LR Longevity Research
§ 00 — About

Why this atlas, and what it covers.

The competing-risks payoff

On U.S. life tables, eliminating all cancer adds only about 3 years to life expectancy at birth, and even eliminating all cardiovascular disease adds on the order of 3–7 years — because the survivors simply die of the next cause. The conditions modelled in this atlas account for roughly 91% of U.S. deaths (contributing-cause attribution), so optimising them together acts on nearly every cause at once. Applying the atlas’s mean per-patient modelled gain (+7.9 life-years) across that mortality burden, our life-expectancy-shift calculator projects a population life-expectancy increase of about +7.1 years — a modelled upper bound, anchored to the SSA 2022 life table. We do not know how to cure cancer or heart disease. We do know how to optimise the causes you can change — and that is available now.

Master reference catalogue

A complete, source-verified catalogue of every cited reference in the atlas’s citation-bearing oracles — each line giving the reference, the oracle that uses it, its effect size and endpoint, and an A–D evidence rating — together with a full account of how the A–D rating system is constructed. Download here.

How to use the atlas — read before acting

These analyses are evidence synthesis, not medical advice and not a prescription — the effect sizes describe trial populations, not you, and many interventions were studied in isolation rather than in combination. Use the atlas to inform a conversation with your physician, not to self-prescribe. Once you and your doctor settle on a candidate basket of interventions, check on the internet for contraindications and drug–drug interactions within the bundle and against any other drugs, supplements or conditions you already have — then change the bundle and repeat the check until you and your doctor are satisfied. No intervention here should be started, stopped or combined without that step.

Regulators including the FDA increasingly accept Bayesian methods as rigorous clinical evidence — the agency has issued guidance on the use of Bayesian statistics in clinical trials (notably medical-device trials) and in complex innovative trial designs. A randomized controlled trial (RCT) can cost millions of dollars and take years; a Bayesian causal synthesis of the trials already published runs for little more than the electricity to compute it. And because the number of possible intervention combinations is exponential — an intractable set for any physician to weigh by hand — we use computers to search it for the best set of interventions for each listed chronic illness, sub-type, and stage. On the cohorts above, the modelled gain is about 7.9 life-years for a person with a chronic illness. Please share this free website with the ~21% of your family and friends living with a chronic illness — and give the gift of life.

Scope of mortality

The analyses in this atlas address conditions that together account for 2.45 million annual deaths in the United States79.9% of all 2024 US deaths as catalogued by the CDC, including suicide, drugs, accidents and the 25 largest rare diseases (CDC: Leading Causes of Death). The figure is computed bottom-up from a per-analysis ICD-10 UCOD mapping with strict deduplication (each code owned by exactly one analysis); see the Atlas Coverage Count analysis for the full breakdown. Under contributing-cause attribution coverage rises to ~2.8 million (~91%). If Bayesian causal stacking of evidence-based interventions can compound their individual effects, the upper-bound life-years recovered are substantial.

Methodology credentials

The framework rests on the structural causal model of Judea Pearl, recipient of the Turing Award — computer science's equivalent of the Nobel Prize — for his work on probabilistic and causal reasoning. The same identification framework has been granted permission by the U.S. Food and Drug Administration for use in medical and drug-approval contexts, particularly for confounding adjustment in real-world evidence submissions and for handling counterfactual estimands in regulatory analyses.

Clinical benefit

The principal advantage over single-intervention thinking is the combined effect of a stack of interventions. Where a single agent may produce, say, a 28% reduction in disease burden, a properly de-correlated stack of mechanistically independent interventions can plausibly approach a 90% reduction on the same endpoint. This extends a clinician's toolkit by quantifying the joint effect of multi-modal protocols that no single randomised trial would test.

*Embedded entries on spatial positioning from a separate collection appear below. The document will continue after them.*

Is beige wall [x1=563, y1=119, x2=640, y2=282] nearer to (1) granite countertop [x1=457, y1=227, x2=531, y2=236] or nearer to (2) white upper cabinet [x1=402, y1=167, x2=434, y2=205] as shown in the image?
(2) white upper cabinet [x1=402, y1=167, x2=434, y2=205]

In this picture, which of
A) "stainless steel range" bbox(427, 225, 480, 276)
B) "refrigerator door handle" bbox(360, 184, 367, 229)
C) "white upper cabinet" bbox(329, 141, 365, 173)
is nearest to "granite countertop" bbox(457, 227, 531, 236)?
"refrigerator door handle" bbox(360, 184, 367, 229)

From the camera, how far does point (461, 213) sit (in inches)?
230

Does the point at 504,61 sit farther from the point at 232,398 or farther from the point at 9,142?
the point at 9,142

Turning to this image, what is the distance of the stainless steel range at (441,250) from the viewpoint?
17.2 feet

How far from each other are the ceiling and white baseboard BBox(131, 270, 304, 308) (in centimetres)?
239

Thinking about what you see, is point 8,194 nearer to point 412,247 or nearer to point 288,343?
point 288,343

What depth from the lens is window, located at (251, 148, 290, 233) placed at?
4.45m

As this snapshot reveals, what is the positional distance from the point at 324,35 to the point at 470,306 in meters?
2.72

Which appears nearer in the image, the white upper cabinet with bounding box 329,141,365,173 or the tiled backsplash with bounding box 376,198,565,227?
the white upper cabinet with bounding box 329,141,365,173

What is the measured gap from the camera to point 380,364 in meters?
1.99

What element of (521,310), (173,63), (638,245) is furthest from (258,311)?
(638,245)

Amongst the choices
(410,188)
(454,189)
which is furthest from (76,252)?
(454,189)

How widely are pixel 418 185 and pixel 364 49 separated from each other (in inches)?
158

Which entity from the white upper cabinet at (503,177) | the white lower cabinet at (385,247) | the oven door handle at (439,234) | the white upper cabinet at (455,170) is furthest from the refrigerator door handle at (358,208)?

Reproducibility — do this yourself

Any motivated reader can produce an equivalent analysis, in private, with greater detail tailored to their own condition, by sending the following prompt to a frontier large language model:

When doing a Bayesian causal analysis do the following: Using Judea Pearl's Bayesian Causal Analysis compute from all internet hazard ratios, mechanism of action and dose response studies for possible interventions to determine causal factors for all reductions in the stated end point. { insert your disease condition here } Make no assumptions about independence and remove all cross correlations. Do what-if, if-not-for, sensitivity, pareto and standard deviation/confidence level and all other analyses. Report in a PDF and an interactive HTML display where each intervention and choice is made with a check box or slider bar. Using dose response studies to determine saturation, discuss which % of cross correlations are appropriate for risk reduction.

Disclaimer

This atlas is not medical advice. The analyses presented here are research syntheses for educational and discussion purposes. They do not substitute for individualised clinical judgement, and they do not constitute a recommendation to start, stop, or modify any treatment. Always seek the counsel of your own physician and the relevant medical authorities before acting on any information here.